Created attachment 364077 [details] map errors on channel 1 as well into csrows ------- Comment on attachment From gowrishankar.m.com 2009-10-08 06:17 EDT------- Patch to map errors on channel1 as well into csrows. Tested with ECC debug dimm on RevF CPU based system.
------- Comment From gowrishankar.m.com 2009-10-08 06:36 EDT------- Tested the patches (id 48656 and 48658) on top of 2.6.31-rt11.20. Please consider the above patches for the defect. Thanks.

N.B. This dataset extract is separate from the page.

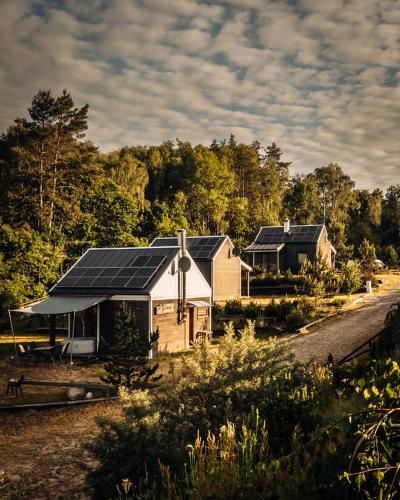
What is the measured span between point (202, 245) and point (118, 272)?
21.5m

------- Comment From gowrishankar.m.com 2009-10-08 07:23 EDT------- For more info on output with fix: [root@llm53 ~]# /etc/init.d/ibm-prtm start IBM Real-Time HW Daemon: System Management Interrupts have been disabled to IBM Real-Time HW Daemon: allow this system to run in Real-Time Mode. [root@llm53 ~]# /etc/init.d/ibm-prtm status ibm-prtmd (pid 3180) is running... [root@llm53 ~]# lsmod | grep edac amd64_edac_mod 26464 0 edac_core 49204 4 amd64_edac_mod [root@llm53 ~]# cat /sys/devices/system/edac/mc/mc0/mc_name RevF [root@llm53 ~]# cat /sys/devices/system/edac/mc/mc1/mc_name RevF
For patches in attachments 48656 and 48658: Signed-off-by: Darren Hart <dvhltc.com>
Created attachment 364180 [details] patch-amd-csfix.patch This patch is the same as 364077 but it has the header with the proper Signed-off-by
------- Comment From sripathik.com 2009-10-16 12:32 EDT------- We verified that the two patches are present in kernel-rt-2.6.31.2-rt13.23.el5rt.src.rpm. However, config param CONFIG_EDAC_AMD64 is not yet enabled. [root@llm53 boot]# grep CONFIG_EDAC_AMD64 config-2.6.31.2-rt13.23.el5rt # CONFIG_EDAC_AMD64 is not set [root@llm53 boot]# dmidecode | grep LS2 Product Name: BladeCenter LS21 -[79716AA]-
------- Comment From gowrishankar.m.com 2009-10-27 08:13 EDT------- Verified with 2.6.31.4-rt14.27.el5rt that ibm-prtmd service comes up after installing the kernel. [root@elm9m89 ~]# /etc/init.d/ibm-prtm status ibm-prtmd (pid 3787) is running... [root@elm9m89 ~]# lsmod | grep edac amd64_edac_mod 24768 0 edac_core 49172 4 amd64_edac_mod [root@elm9m89 ~]# grep CONFIG_EDAC_AMD64 /boot/config-2.6.31.4-rt14.27.el5rt CONFIG_EDAC_AMD64=m # CONFIG_EDAC_AMD64_ERROR_INJECTION is not set [root@elm9m89 ~]# uname -a Linux elm9m89 2.6.31.4-rt14.27.el5rt #1 SMP PREEMPT RT Thu Oct 22 16:45:48 EDT 2009 x86_64 x86_64 x86_64 GNU/Linux [root@elm9m89 ~]# dmidecode | grep LS2 Product Name: BladeCenter LS21 -[7971AC1]-
------- Comment From vernux.com 2010-03-29 18:39 EDT------- I have verified that the amd64_edac_mod driver is in the 2.6.33.1-rt11.9.el5rt kernel as well. The driver loads, but the current version of ibm-prtmd is too old. We need to get ibm-prtm updated to version 1.6 (from sourceforge). That said, I have not yet tested the dimm mapping on the 2.6.33-rt kernel on the LS21 yet. It looks like the memory topology gets reported differently -- only on memory controller instead of two. Either way, I think this bug can be closed, since the driver is there and that's what this bug is about.
This fix is upstream in at least 2.6.33, so closing this.